Introduction
Control Data Corporation created, produced, and sold the CDC STAR 1000, a vector supercomputer (CDC). It was among the earliest computing devices to employ a vector processor in order to enhance performance for relevant scientific applications. Additionally, it was the first supercomputer to employ integrated circuits and have a computer memory of one million words. The number 100 refers to the processing speed’s theoretical maximum, which is 100 million floating-point operations per second.
Midway through the 1960s, a bid was submitted to Lawrence Livermore National Laboratory that included the design. Livermore was seeking a partner that would construct a far quicker machine on their own dime and then lease the finished product to the lab. It was originally made public in the early 1970s, and General Motors placed the first commercial order for it on August 17, 1971, according to CDC.
Characteristics
A 64-bit architecture with 195 instructions made up the STAR. The introduction of 65 vector instructions for vector processing was its primary innovation. Concepts and operators from the APL programming language had a significant influence on the operations carried out by these instructions; in particular, the idea of “control vectors” and several instructions for vector permutation with control vectors were directly transferred from APL.
There were 65,536 superwords in the main memory. 32-way interleaving was used in the main memory to pipeline memory accesses. It had an access time of 1.28 s and was built from core memory. The storage access controller, which dealt with requests from the stream unit, was in charge of managing a 512-bit bus that provided access to the main memory. Three 128-bit data buses—two for reads and one for writes—are used by the stream unit to access the main memory through the SAC. A 128-bit data bus is also included allowing access to control vectors, I/O, and instruction fetch.
Performance and usage
For a variety of reasons, the STAR-1000’s actual performance fell short of its predicted performance. First off, because the pipeline from the memory to the functional units was so long, the startup time of the “memory-to-memory” vector instructions was quite high. The STAR pipelines were significantly deeper than the register-based pipelined functional units of the 7600. The fact that the STAR had a slower cycle time than the 7600 made the issue worse. When the loops were working on data sets with fewer elements, the time required to build up the vector pipeline was more than the time saved by the vector instruction. As a result, the vector length required for the STAR to run faster than the 7600 happened at roughly 50 elements.
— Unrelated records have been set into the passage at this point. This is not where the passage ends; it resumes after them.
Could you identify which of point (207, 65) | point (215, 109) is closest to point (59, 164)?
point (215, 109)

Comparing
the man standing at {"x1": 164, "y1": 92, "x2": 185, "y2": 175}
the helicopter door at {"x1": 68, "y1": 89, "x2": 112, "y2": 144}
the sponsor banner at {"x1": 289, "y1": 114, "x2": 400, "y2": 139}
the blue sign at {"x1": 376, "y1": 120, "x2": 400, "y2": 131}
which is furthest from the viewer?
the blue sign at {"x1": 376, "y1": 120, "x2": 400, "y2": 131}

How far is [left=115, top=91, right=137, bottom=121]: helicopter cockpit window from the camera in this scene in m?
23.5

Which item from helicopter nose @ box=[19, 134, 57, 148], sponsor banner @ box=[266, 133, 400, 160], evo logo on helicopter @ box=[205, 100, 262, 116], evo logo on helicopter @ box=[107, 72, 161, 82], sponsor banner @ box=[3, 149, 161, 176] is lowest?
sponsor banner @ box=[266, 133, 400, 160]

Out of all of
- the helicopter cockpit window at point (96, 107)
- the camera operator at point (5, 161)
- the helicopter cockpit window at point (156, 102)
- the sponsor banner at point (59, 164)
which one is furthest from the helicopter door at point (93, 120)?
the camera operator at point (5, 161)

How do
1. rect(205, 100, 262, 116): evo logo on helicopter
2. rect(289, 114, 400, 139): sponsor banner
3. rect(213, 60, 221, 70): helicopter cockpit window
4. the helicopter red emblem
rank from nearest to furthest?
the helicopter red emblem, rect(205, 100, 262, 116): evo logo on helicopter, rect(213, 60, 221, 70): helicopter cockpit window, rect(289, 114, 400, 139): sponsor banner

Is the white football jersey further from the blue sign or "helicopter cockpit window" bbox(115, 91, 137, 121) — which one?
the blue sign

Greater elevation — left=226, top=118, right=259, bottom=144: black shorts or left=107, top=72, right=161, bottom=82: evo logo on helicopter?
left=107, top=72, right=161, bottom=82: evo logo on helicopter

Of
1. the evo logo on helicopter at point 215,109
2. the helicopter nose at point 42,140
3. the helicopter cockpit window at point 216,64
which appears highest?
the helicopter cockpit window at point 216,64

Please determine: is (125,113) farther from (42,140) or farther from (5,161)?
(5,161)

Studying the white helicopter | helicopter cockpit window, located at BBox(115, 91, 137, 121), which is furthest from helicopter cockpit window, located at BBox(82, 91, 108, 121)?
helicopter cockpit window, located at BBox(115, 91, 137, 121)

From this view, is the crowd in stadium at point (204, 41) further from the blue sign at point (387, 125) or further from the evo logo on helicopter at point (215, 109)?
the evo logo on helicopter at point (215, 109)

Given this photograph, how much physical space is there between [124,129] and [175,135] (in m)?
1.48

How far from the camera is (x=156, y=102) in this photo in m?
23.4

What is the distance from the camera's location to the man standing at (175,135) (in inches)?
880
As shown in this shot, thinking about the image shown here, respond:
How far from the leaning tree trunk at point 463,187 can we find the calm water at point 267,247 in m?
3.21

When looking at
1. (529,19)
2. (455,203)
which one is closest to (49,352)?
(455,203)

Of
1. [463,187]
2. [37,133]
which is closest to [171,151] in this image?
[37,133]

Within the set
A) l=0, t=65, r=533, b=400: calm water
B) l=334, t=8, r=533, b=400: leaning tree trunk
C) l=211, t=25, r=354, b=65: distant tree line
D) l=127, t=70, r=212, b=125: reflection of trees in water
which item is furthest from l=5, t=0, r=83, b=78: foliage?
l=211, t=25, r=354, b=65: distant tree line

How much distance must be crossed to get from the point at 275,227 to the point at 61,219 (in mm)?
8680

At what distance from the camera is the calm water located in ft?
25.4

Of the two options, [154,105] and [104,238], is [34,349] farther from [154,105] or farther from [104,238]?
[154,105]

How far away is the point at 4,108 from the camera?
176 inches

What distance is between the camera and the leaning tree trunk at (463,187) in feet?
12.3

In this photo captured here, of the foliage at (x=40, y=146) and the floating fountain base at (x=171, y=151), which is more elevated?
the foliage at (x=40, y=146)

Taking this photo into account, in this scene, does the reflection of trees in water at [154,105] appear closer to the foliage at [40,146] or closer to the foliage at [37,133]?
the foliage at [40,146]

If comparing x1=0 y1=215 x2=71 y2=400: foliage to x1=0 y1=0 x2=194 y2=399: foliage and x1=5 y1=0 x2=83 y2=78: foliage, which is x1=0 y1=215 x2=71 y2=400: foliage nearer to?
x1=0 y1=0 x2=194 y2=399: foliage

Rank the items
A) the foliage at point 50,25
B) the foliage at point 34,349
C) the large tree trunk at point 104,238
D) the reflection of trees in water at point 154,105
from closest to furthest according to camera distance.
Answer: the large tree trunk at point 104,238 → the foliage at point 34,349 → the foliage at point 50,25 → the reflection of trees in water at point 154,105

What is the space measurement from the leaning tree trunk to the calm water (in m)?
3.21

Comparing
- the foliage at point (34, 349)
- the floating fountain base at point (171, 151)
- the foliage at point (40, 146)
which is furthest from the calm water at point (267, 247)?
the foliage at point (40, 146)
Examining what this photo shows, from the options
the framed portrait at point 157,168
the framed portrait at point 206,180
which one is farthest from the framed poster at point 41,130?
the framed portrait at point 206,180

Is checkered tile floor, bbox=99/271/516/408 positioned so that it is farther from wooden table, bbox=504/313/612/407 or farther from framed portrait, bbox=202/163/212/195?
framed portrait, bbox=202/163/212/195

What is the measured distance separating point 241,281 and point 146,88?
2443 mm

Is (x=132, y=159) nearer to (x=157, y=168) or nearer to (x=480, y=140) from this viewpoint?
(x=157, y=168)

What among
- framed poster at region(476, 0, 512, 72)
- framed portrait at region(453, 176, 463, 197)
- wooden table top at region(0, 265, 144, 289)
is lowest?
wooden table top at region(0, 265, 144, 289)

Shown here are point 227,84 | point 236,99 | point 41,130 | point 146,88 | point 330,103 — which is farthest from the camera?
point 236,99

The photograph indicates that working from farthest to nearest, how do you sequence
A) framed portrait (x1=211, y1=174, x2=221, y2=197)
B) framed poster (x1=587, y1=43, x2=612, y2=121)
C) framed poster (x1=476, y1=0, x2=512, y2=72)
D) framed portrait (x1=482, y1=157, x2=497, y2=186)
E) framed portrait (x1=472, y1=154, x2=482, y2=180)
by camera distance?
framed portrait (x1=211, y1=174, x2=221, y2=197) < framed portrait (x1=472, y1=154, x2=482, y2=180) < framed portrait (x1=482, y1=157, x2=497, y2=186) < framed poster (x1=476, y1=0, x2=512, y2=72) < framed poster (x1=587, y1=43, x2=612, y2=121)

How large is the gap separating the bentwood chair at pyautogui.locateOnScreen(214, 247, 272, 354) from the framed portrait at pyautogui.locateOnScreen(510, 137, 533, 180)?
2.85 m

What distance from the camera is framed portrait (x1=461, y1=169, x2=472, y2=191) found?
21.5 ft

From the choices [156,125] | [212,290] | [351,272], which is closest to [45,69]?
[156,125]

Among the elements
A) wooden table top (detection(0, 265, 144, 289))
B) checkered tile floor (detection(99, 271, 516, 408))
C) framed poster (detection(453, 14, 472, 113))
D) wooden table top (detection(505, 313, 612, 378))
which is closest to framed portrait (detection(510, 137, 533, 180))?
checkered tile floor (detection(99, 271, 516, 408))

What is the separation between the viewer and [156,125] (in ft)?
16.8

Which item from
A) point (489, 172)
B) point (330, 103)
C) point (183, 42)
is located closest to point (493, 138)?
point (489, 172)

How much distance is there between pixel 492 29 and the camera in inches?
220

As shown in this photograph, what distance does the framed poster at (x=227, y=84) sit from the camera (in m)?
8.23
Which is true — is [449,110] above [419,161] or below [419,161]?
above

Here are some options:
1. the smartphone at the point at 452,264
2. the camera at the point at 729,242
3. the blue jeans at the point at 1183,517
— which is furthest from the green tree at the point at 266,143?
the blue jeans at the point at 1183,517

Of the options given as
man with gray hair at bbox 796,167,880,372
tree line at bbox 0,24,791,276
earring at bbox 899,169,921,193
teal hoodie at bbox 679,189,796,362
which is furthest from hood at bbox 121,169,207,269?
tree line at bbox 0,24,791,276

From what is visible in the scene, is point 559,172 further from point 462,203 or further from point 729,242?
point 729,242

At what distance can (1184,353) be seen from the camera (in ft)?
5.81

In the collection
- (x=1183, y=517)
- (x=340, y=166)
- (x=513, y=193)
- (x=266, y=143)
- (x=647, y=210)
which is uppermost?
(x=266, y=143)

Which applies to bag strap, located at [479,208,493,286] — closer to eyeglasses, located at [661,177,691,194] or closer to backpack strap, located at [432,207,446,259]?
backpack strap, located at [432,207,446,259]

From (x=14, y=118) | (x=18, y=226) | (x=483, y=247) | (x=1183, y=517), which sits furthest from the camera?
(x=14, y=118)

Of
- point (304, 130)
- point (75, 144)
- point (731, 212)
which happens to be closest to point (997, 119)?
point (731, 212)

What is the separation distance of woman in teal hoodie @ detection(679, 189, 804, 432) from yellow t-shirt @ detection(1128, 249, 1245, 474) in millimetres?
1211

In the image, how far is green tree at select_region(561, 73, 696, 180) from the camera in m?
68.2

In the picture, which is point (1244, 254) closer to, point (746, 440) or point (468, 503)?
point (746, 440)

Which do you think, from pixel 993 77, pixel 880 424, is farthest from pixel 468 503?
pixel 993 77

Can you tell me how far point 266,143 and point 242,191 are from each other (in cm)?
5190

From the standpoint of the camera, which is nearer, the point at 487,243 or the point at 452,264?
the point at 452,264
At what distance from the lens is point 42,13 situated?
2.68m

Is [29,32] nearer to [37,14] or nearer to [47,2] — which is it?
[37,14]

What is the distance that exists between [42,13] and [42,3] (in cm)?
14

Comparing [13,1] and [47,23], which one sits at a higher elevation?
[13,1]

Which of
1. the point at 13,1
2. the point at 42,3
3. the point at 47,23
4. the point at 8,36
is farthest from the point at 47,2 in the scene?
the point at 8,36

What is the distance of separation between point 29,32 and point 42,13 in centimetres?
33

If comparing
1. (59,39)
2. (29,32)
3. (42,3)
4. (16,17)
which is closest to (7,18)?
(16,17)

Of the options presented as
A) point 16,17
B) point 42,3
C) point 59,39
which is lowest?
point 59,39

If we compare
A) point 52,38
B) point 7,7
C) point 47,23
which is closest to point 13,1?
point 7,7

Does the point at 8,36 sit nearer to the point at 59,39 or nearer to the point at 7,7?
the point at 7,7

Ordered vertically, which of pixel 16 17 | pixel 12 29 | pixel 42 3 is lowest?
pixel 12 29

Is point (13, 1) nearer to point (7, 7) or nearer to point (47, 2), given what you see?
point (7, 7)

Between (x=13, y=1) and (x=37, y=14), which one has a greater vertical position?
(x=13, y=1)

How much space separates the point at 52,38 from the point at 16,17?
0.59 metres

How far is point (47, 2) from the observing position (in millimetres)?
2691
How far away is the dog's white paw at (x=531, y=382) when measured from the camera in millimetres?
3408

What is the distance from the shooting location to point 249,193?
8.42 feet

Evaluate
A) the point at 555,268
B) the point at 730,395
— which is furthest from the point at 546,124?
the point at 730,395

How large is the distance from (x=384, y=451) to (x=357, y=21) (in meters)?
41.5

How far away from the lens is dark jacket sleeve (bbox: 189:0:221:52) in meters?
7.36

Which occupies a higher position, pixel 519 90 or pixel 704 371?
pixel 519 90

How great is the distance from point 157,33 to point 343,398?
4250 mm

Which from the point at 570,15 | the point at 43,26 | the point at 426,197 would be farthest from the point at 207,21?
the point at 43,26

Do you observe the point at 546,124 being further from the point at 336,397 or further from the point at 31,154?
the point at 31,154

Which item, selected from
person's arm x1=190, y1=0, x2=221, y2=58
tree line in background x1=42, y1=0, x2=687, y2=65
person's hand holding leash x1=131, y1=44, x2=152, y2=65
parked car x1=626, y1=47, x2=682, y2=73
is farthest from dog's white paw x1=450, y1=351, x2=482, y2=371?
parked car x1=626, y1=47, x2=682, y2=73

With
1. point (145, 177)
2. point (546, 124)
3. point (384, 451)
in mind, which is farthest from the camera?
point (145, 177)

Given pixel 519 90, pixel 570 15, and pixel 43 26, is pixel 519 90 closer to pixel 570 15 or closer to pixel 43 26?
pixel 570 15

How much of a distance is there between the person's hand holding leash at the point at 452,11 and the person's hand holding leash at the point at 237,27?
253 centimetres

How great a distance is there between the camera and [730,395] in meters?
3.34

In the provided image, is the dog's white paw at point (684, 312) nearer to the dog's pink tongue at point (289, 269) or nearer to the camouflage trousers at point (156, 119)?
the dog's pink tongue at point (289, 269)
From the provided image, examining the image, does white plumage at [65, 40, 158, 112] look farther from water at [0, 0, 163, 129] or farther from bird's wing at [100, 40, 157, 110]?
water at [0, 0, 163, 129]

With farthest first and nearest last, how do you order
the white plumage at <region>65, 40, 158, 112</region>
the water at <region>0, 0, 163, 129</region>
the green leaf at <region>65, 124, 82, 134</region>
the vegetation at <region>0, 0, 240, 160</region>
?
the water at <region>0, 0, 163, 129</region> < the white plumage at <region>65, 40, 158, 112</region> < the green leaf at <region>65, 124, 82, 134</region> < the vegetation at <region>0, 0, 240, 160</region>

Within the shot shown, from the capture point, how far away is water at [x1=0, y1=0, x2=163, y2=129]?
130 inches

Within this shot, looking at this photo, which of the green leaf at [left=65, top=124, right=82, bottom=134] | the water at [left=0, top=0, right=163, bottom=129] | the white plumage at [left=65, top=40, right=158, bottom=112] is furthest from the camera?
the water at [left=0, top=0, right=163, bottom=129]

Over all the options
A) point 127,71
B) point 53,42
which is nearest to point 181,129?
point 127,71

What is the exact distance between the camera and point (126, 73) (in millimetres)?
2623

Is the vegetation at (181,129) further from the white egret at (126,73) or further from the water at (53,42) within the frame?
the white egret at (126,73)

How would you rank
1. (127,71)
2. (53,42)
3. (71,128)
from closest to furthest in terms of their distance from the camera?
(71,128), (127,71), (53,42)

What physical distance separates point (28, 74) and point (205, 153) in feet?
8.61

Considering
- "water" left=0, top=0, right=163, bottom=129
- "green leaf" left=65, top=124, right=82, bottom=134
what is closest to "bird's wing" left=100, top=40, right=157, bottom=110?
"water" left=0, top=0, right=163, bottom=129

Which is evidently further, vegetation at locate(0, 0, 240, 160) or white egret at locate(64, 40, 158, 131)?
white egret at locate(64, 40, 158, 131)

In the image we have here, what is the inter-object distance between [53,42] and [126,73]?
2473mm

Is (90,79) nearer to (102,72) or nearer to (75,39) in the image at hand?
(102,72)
The Lawrence Livermore National Laboratory received two STAR-1000 systems, while NASA Langley Research Center received one. In order to simulate the STAR’s vector operations on the 7600, LLNL programmers created a library of subroutines called STACKLIB in advance of the STAR delivery. They discovered that programmes that were modified to use STACKLIB ran quicker than they had previously, even on the 7600. This increased the strain on the STAR’s performance.